## PROVIDED PASSAGE

+++

Assessment of the clinical knowledge of ChatGPT-4 in neonatal-perinatal medicine: a comparative analysis with ChatGPT-3.5

Puneet Sharma; Guangze Luo; Cindy Wang; Dara Brodsky; Camilia R Martin; Andrew Beam; Kristyn Beam

doi:10.1038/s41372-024-01912-8

. Author manuscript; available in PMC: 2025 Mar 7.

Published in final edited form as: J Perinatol. 2024 Feb 24;44(9):1365–1366. doi: 10.1038/s41372-024-01912-8

Assessment of the clinical knowledge of ChatGPT-4 in neonatal-perinatal medicine: a comparative analysis with ChatGPT-3.5

Puneet Sharma ^1,^6,^✉, Guangze Luo ^2,⁶, Cindy Wang ³, Dara Brodsky ⁴, Camilia R Martin ⁵, Andrew Beam ^2,⁶, Kristyn Beam ^4,⁶

PMCID: PMC11886979 NIHMSID: NIHMS2059031 PMID: 38402349

Large language models (LLMs) have demonstrated promising performance on clinical knowledge tasks, including the United States Medical Licensing Examination and subspecialty board examinations [1–4]. Previous work from our group assessed the performance of ChatGPT-3.5 on practice questions for the neonatal-perinatal medicine board examination and found that it performed below a passing rate [3]. Recent results, however, have shown that a new version, GPT-4, performs substantially better than GPT-3.5 on board questions in other medical fields [1]. Therefore, we conducted a comparative analysis of the performance of GPT-4 and GPT-3.5 on practice questions for the neonatal-perinatal medicine board examination.

We compiled questions from a neonatal-perinatal medicine board examination preparation book and excluded questions that were non-multiple-choice format or had figures as GPT-3.5 does not support visual inputs [5]. This yielded 926 questions, which was sufficient to detect an effect size of 20% on paired t-test (α = 0.05, β = 0.2). Each eligible question was entered into the application program interface using the same prompt for both versions. We instructed the LLM that it is the neonatal expert in the specific domain of the question and asked it to “take a deep breath and solve the following question.” We used standard settings on both versions, including a temperature of zero.

Of the 926 eligible questions, GPT-3.5 generated 425 correct responses and GPT-4 generated 651 correct responses (46% v 70%, p < 0.01). GPT-4 outperformed GPT-3.5 across all domains, with the largest improvements in respiratory (33%) and infectious diseases (31%) (Table 1). While the exact passing rate on the board examination is unknown, the performance of GPT-4 is likely far closer than that of GPT-3.5. The reason for this improved performance is likely a result of GPT-4 having significantly more parameters and training data than its previous version, allowing for improved ability to grasp medical knowledge and perform complex tasks.

Table 1.

Summary of LLM accuracy on neonatal-perinatal medicine board examination questions by topic.

+++

## Stored items
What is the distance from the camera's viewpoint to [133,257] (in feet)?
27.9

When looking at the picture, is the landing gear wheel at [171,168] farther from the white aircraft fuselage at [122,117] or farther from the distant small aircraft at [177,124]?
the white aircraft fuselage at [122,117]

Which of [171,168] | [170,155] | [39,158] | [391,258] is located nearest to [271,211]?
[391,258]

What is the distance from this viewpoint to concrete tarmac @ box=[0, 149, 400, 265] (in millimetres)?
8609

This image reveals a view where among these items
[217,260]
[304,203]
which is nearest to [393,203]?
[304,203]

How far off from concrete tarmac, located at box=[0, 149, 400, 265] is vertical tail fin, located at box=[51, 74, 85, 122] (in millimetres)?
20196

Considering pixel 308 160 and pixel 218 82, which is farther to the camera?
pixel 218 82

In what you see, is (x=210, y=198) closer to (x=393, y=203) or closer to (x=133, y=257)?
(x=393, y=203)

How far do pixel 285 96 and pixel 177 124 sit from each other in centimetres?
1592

+++

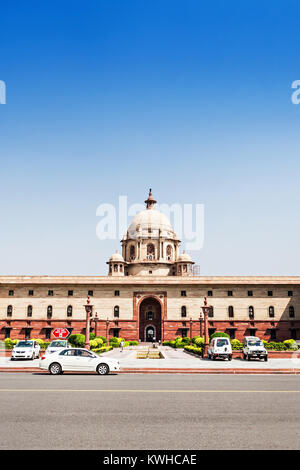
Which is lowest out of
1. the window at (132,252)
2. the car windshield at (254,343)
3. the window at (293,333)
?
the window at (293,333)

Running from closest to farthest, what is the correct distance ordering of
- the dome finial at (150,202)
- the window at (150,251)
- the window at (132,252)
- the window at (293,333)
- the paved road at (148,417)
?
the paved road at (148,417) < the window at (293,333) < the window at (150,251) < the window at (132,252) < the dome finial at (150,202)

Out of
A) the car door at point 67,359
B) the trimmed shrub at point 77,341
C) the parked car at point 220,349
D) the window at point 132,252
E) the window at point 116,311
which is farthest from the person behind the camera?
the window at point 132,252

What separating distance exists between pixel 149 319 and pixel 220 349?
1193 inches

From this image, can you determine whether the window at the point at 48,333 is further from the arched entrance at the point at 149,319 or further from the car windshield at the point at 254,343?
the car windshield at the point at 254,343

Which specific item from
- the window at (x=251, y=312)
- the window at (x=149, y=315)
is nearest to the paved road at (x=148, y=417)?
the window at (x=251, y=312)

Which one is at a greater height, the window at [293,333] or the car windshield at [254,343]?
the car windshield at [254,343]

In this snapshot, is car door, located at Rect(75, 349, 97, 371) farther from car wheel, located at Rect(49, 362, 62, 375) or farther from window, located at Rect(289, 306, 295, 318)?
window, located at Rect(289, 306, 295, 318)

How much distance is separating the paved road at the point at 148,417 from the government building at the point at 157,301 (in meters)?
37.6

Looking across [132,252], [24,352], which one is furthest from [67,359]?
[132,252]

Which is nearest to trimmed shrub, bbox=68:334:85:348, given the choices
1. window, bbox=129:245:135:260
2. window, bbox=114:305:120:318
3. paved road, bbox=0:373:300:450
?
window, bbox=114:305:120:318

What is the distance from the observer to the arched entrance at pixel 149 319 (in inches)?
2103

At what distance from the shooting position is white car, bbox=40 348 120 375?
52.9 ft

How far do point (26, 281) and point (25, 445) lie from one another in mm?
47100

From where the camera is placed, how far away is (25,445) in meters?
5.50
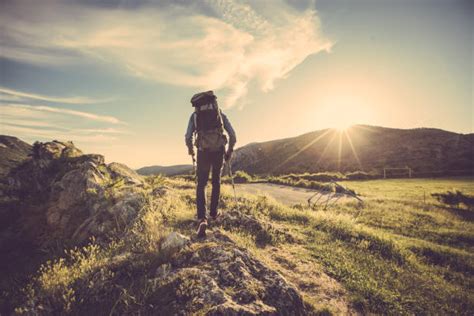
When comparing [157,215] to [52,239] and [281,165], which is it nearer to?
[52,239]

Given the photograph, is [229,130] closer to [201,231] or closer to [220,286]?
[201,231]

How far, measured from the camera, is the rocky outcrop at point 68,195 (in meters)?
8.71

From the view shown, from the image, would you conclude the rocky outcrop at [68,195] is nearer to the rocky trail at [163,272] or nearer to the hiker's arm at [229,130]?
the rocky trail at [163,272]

+++

## INSTRUCTIONS
1/ Answer these questions using the ChatGPT-4 article:
(a) How many eligible questions were included in the analysis?
(b) What temperature setting was used for both versions?
(c) In which two domains did GPT-4 show the largest improvements?
2/ Please retype the ChatGPT-4 article from "Of the 926 eligible" up to and including "questions by topic.".
These entries come from a different source than the ChatGPT-4 article.

## RESULTS BY TASK
1/
(a) 926
(b) Zero
(c) Respiratory (33%) and infectious diseases (31%)

2/
Of the 926 eligible questions, GPT-3.5 generated 425 correct responses and GPT-4 generated 651 correct responses (46% v 70%, p < 0.01). GPT-4 outperformed GPT-3.5 across all domains, with the largest improvements in respiratory (33%) and infectious diseases (31%) (Table 1). While the exact passing rate on the board examination is unknown, the performance of GPT-4 is likely far closer than that of GPT-3.5. The reason for this improved performance is likely a result of GPT-4 having significantly more parameters and training data than its previous version, allowing for improved ability to grasp medical knowledge and perform complex tasks.

Table 1.

Summary of LLM accuracy on neonatal-perinatal medicine board examination questions by topic.